Crystal Reports throws Database Logon Failed error in Azure Cloud Service


I am struggling to see why Crystal Reports fails with a "Database Logon Failed" message when it is using the same credentials as the .NET application which connects without issue. Running the app in Azure as a Cloud Service, connecting to Azure SQL Database. Crystal runtime is installed as a startup task.

All works fine in local debug, but fails on deployment with same login error.

I have tried a few things, none of which work. Crystal Reports runtime is installed, I have a StartUp.cmd file with:

msiexec.exe /I "CR13SP29MSI64_0-10010309.msi" /qn
robocopy D:inetpubwwwroot E:sitesroot /S

I am deploying the app with CR13SP29MSI64_0-10010309.msi in the root, have a startup task defined in ServiceDefinition.cscfg which is:

<Startup>
  <Task commandLine="StartUp.cmd" executionContext="elevated" taskType="background" />
</Startup>

Note, if I RDP to the cloud service and run the MSI it asks if I want to reinstall, so it looks like the install itself is fine.

Tried running reports with

doc.SetDatabaseLogon(conn.UserID, conn.Password, conn.ServerName, conn.DatabaseName, true);

where doc is a ReportDocument and conn contains valid credentials.

Also tried reading from config and using DataSourceConnections...

var connString = ConfigurationManager.ConnectionStrings["myEFconnection"].ConnectionString;

var sCon = new SqlConnectionStringBuilder(connString);

doc.DataSourceConnections[0].SetConnection(sCon.DataSource, sCon.InitialCatalog, sCon.UserID, 
sCon.Password);

The user and password are correct, the myEFconnection is what the app uses and all works ok, plus this all works with the same config fine in Visual Studio connecting to the Azure SQL DB. So clearly not a username and password issue and can't be firewall either otherwise other application functions would fail. What else?

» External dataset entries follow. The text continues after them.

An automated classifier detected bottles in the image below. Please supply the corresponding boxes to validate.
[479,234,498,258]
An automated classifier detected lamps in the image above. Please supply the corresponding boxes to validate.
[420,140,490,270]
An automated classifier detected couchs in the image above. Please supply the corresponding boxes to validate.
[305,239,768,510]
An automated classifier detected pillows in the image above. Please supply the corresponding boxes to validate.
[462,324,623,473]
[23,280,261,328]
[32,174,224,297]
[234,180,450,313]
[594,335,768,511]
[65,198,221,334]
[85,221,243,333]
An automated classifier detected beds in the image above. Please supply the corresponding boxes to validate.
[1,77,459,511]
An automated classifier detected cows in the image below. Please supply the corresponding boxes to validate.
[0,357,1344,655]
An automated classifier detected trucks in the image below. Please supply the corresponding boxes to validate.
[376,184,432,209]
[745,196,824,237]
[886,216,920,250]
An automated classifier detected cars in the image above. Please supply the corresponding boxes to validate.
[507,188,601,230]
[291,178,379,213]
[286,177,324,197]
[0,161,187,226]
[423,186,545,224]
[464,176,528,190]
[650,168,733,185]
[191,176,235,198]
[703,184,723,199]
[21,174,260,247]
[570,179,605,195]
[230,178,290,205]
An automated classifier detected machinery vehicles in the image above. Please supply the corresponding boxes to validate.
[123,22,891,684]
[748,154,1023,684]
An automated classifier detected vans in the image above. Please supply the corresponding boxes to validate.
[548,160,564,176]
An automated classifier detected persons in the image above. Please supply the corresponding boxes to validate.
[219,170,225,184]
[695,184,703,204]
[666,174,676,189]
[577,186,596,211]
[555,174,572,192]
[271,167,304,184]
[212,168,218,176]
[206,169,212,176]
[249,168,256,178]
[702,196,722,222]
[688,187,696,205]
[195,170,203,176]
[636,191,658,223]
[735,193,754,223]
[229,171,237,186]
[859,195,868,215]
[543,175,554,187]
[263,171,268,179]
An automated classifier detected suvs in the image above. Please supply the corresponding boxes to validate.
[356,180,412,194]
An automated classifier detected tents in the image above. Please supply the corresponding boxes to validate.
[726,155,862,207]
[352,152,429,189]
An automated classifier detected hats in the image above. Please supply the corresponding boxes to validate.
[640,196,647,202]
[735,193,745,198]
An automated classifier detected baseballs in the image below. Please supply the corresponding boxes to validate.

Any help much appreciated as the error is particularly unhelpful and I am somewhat stumped as to where else to go.


Solution

  • I could not find a solution to this. As a result I have migrated to Telerik instead. This was not pain free of course, but the time spent migrating was less than the time spent trying to trouble shoot the crystal issue.

    If anyone from Crystal is interested, the fundamental problem here is providing insufficient information in an error. The call stack is not surfaced to the end user, nor logged in the event viewer and hence cannot be viewed, any inner exceptions are swallowed and discarded and instead wrapped in a very unhelpful high level generic error "Database Logon Failed".

    I have no doubt the underlying issue would have been simple to resolve if only it had been possible to see what it truly was. I hope you fix this in future, otherwise I can only imagine you will be handing more of your business to Progress Software and the Telerik team.